- EXERCISE REQUIREMENTS
Give the lines below again, exactly as they stand, and leave out the images.

- RECORDS FOR THE EXERCISE
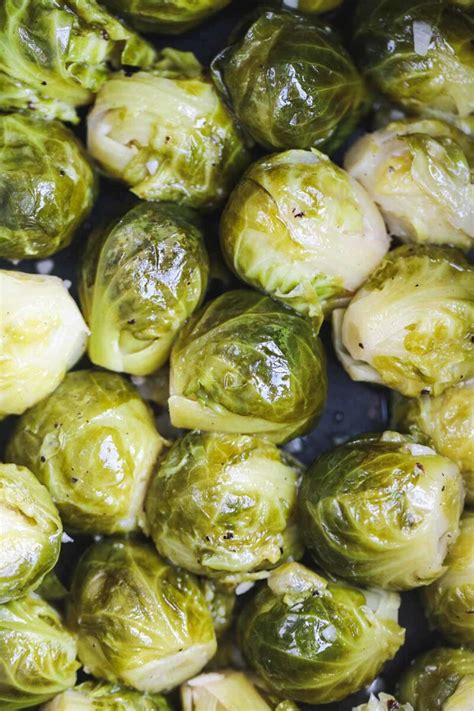 Instant Pot Roasted Brussels Sprouts Little Sunny Kitchen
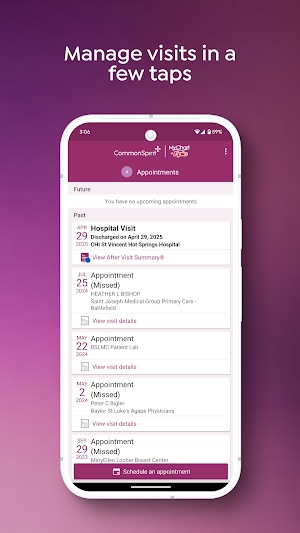 CommonSpirit - GA/KY/TN/TX Screenshot 2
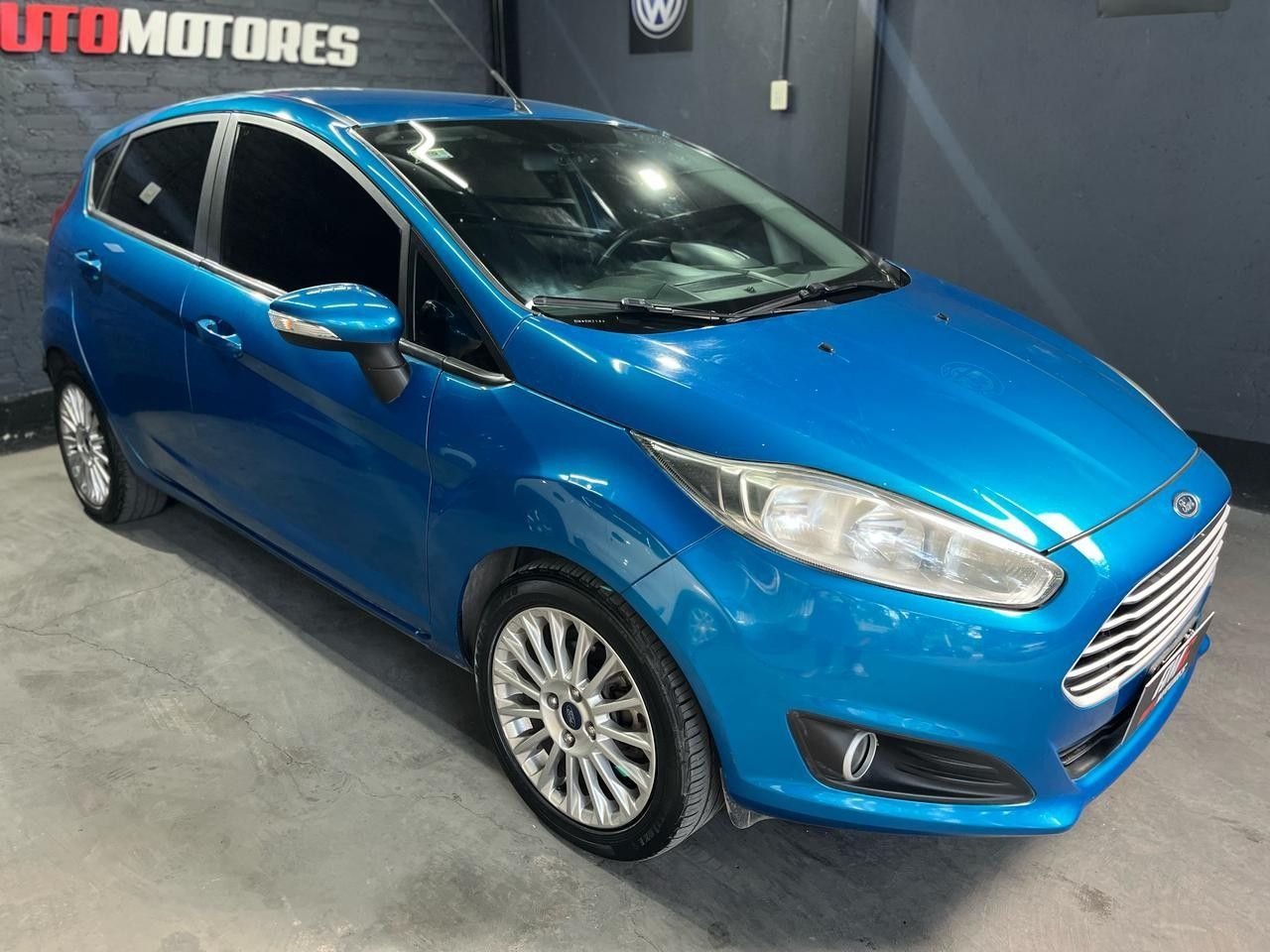 Ford Fiesta KD Usado en Mendoza, deRuedas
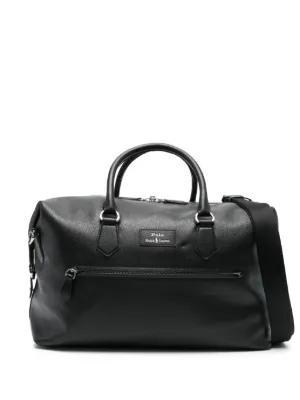 Polo Ralph Lauren leather duffle bag
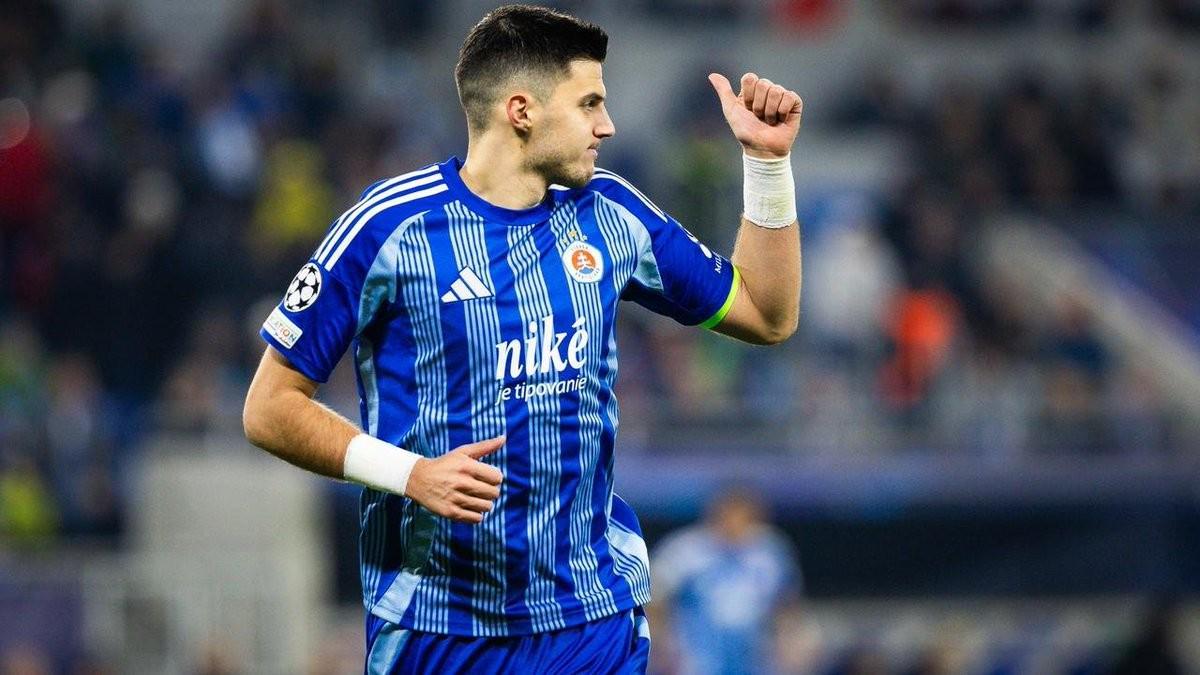 PP体育直播-托利奇正式告别布拉迪斯拉发，据悉即将加盟浙江队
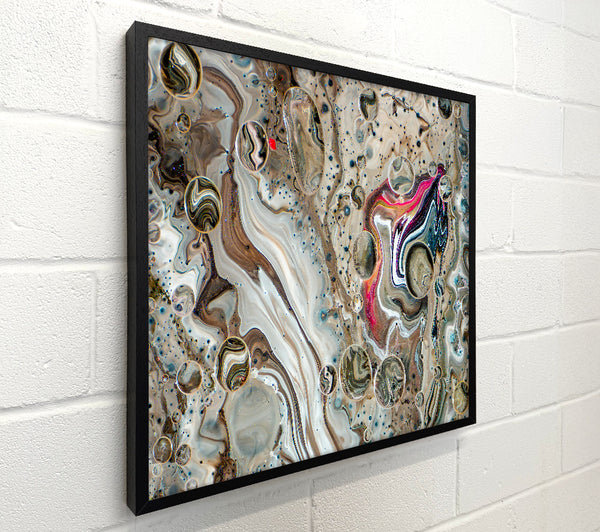 Brown Swirling Dreams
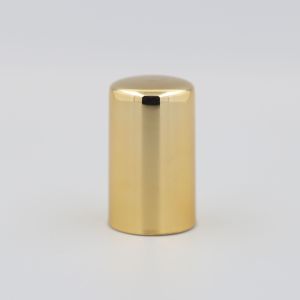 Creative Perfumer Glass Bottle With Disc Top Zamak Cap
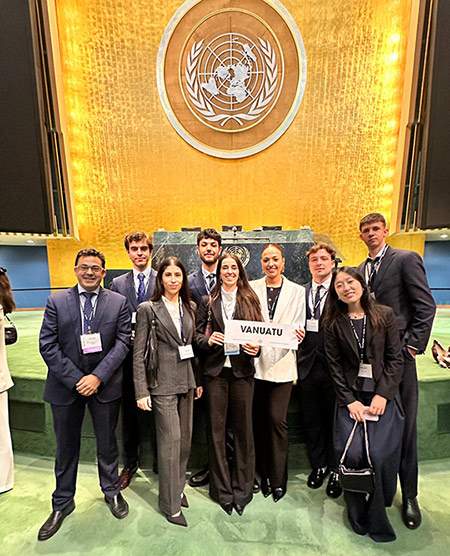 La Universitat Jaume I culmina con premio su primera participación en el National Model United Nations de Nueva York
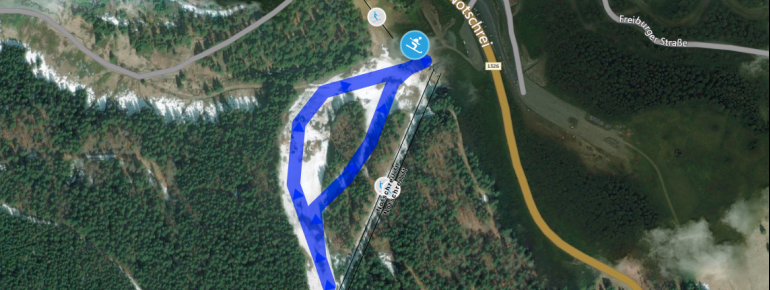 Trail Map Notschrei
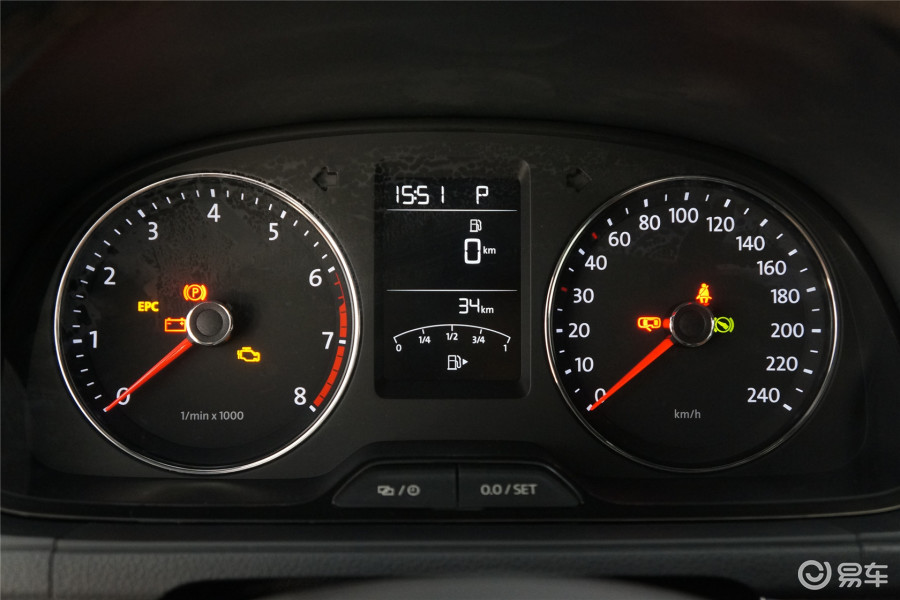 【朗逸2014款1.6l 手自一体 运动版仪表盘背光显示-】
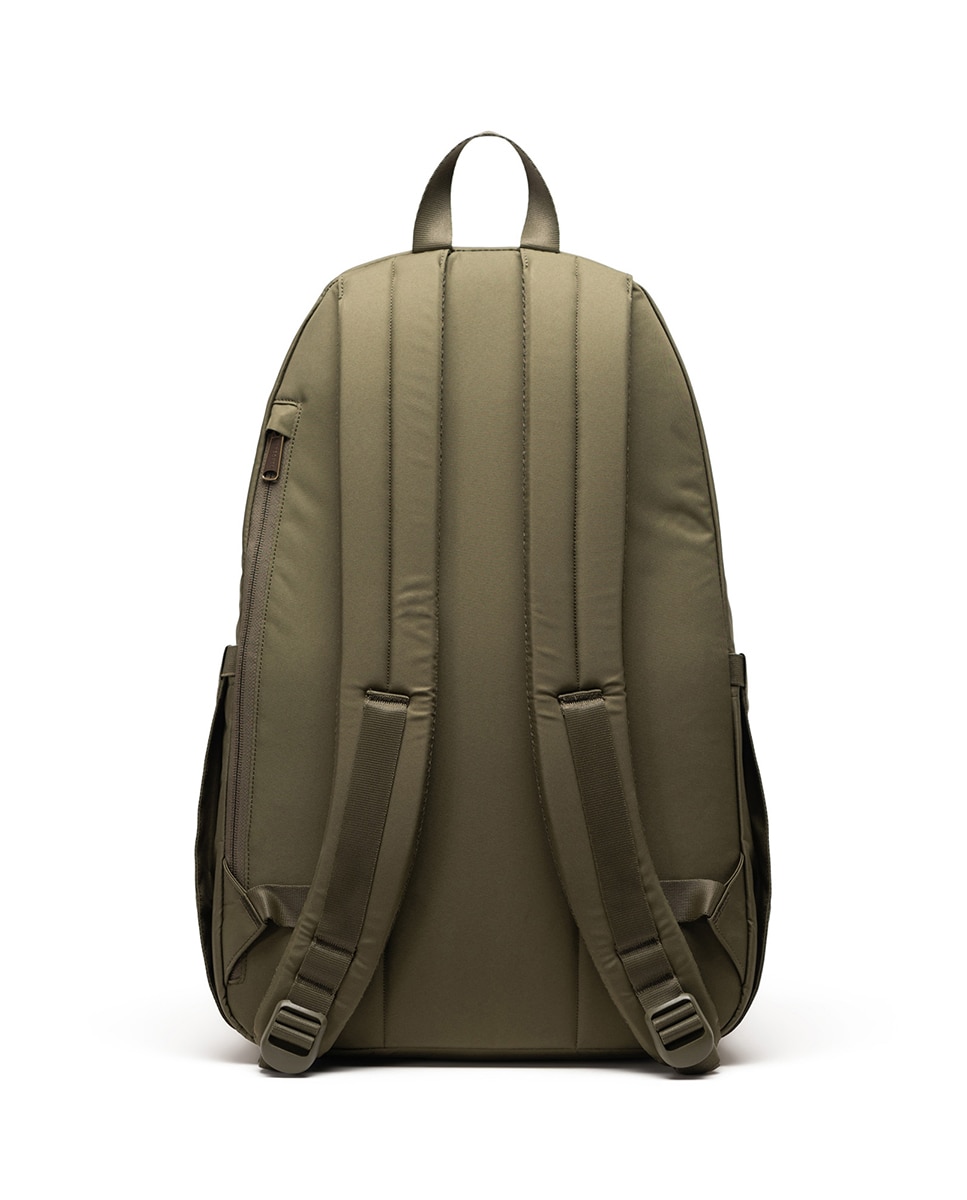 Mochila unisex herschel ecológico en tejido de 26 l - Verde militar Verde militar-4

- TASK ANSWER
 Instant Pot Roasted Brussels Sprouts Little Sunny Kitchen
 CommonSpirit - GA/KY/TN/TX Screenshot 2
 Ford Fiesta KD Usado en Mendoza, deRuedas
 Polo Ralph Lauren leather duffle bag
 PP体育直播-托利奇正式告别布拉迪斯拉发，据悉即将加盟浙江队
 Brown Swirling Dreams
 Creative Perfumer Glass Bottle With Disc Top Zamak Cap
 La Universitat Jaume I culmina con premio su primera participación en el National Model United Nations de Nueva York
 Trail Map Notschrei
 【朗逸2014款1.6l 手自一体 运动版仪表盘背光显示-】
 Mochila unisex herschel ecológico en tejido de 26 l - Verde militar Verde militar-4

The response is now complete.